Very nice work, congrats on a very nicely executed amp mod.

post #2691 of 3792

Thanks! I'd still be twiddling my thumbs if not for koiloco. I reeeeeeally didn't like removing PC board from the front plate...

post #2692 of 3792
Quote:
Originally Posted by Thujone View Post
 

Thanks! I'd still be twiddling my thumbs if not for koiloco. I reeeeeeally didn't like removing PC board from the front plate...

Was it hard? or just scary? just a couple of screws or should I be contacting him when the time comes? lol

post #2693 of 3792

Well, I didn't realize there was a thin plastic ring dividing the knob from the PC board on the inside. I thought the knob would just pop right through the hole. Instead, you have to old the PC board with one hand, the front plate with the other, and lightly wiggle back and forth until the knob slides off the pot. It was just very tedious, not hard though. Not fun to have to test fatigue and tensile strength of the solder joints on the PC board, haha.

post #2694 of 3792
Quote:
Originally Posted by Thujone View Post
 

Well, I didn't realize there was a thin plastic ring dividing the knob from the PC board on the inside. I thought the knob would just pop right through the hole. Instead, you have to old the PC board with one hand, the front plate with the other, and lightly wiggle back and forth until the knob slides off the pot. It was just very tedious, not hard though. Not fun to have to test fatigue and tensile strength of the solder joints on the PC board, haha.

good to know, thanks.

post #2695 of 3792
Quote:
Originally Posted by Sonido View Post
 


Maybe not comparable to highest end and it's probably harder/pricier for certain gear over others, but so far the two Bottlehead projects (Crack, Quickie) has exceed expectations compared to finished products of comparable price. To say DIY does not save money is far from the truth. I can see wasting money on experimenting with new designs, or accidentally blowing things up, but for something well guided and tried and true like the Bottlehead kits, it's a great way to get great sound for a fraction of the price.

 

I'm not arguing against Bottlehead stuff. They make great gear. But again, there is perceived value, labour required, and zero-casework (tally up the hours and make a nice case, that Crack is suddenly a $1k+ amp). Building from a finished kit with the benefit of economies of scale and not needing to spend all the time sourcing individual components is also vastly different from DIY'ing from scratch, especially if you're making something up entirely.

 

Since the conversation was briefly veering towards commercial prices and markup, I just want to point out that yeah commercial prices are high exactly because the designers/manufacturers spent a crap ton of money and time experimenting and blowing stuff up, sucking up huge outlay costs for production, shop fees/rent/distribution/wages, and trying to make some pocket change on the side.

 

Yadda yadda, some values are better than others.  But yeah, some DIY can be great value, but I would say most of it isn't unless you're in it for the long haul, have ample spare time, and just put things into very simple boxes.

post #2696 of 3792
Quote:
Originally Posted by Armaegis View Post

 

I'm not arguing against Bottlehead stuff. They make great gear. But again, there is perceived value, labour required, and zero-casework (tally up the hours and make a nice case, that Crack is suddenly a $1k+ amp). Building from a finished kit with the benefit of economies of scale and not needing to spend all the time sourcing individual components is also vastly different from DIY'ing from scratch, especially if you're making something up entirely.

====================

— Exercises to complete —
A - Name every forum username that appears in the forum thread.
B - Write the next part of the forum thread about amp building, picking up right after its last sentence.
None of the data is needed here.

— Information provided —
====================

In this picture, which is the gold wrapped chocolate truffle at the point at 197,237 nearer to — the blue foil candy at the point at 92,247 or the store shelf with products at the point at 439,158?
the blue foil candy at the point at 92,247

====================

— Answers by task —
A - Thujone, koiloco, Sonido, Armaegis

B -
 

Since the conversation was briefly veering towards commercial prices and markup, I just want to point out that yeah commercial prices are high exactly because the designers/manufacturers spent a crap ton of money and time experimenting and blowing stuff up, sucking up huge outlay costs for production, shop fees/rent/distribution/wages, and trying to make some pocket change on the side.

 

Yadda yadda, some values are better than others.  But yeah, some DIY can be great value, but I would say most of it isn't unless you're in it for the long haul, have ample spare time, and just put things into very simple boxes.

Very simple boxes and much spare time is the key ;)

post #2697 of 3792

How difficult would it be to add a switch so you can choose whether to use the headphone jack or speaker taps? Even having headphone jack take precedence would be fine, as only the speaker taps are more of a hassle to plug/unplug every time you want to switch to speakers.

post #2698 of 3792
Quote:
Originally Posted by Sonido View Post
 

How difficult would it be to add a switch so you can choose whether to use the headphone jack or speaker taps? Even having headphone jack take precedence would be fine, as only the speaker taps are more of a hassle to plug/unplug every time you want to switch to speakers.

I would like to know this too. I'm not versed enough to know how to do it myself.

post #2699 of 3792
Quote:
Originally Posted by davidsh View Post
 

Very simple boxes and much spare time is the key ;)

+1 This right here :)

 

I use alot of Hammond boxes. Sometimes I spray them black, other times I polish the metal with #0000 super fine steel wool. Casework is the biggest variable in doing a project. One thing is for sure though, buy BIG heatsinks! They will always have their uses over smaller ones as you progress through amps.

post #2700 of 3792
Quote:
Originally Posted by Sonido View Post
 

How difficult would it be to add a switch so you can choose whether to use the headphone jack or speaker taps? Even having headphone jack take precedence would be fine, as only the speaker taps are more of a hassle to plug/unplug every time you want to switch to speakers.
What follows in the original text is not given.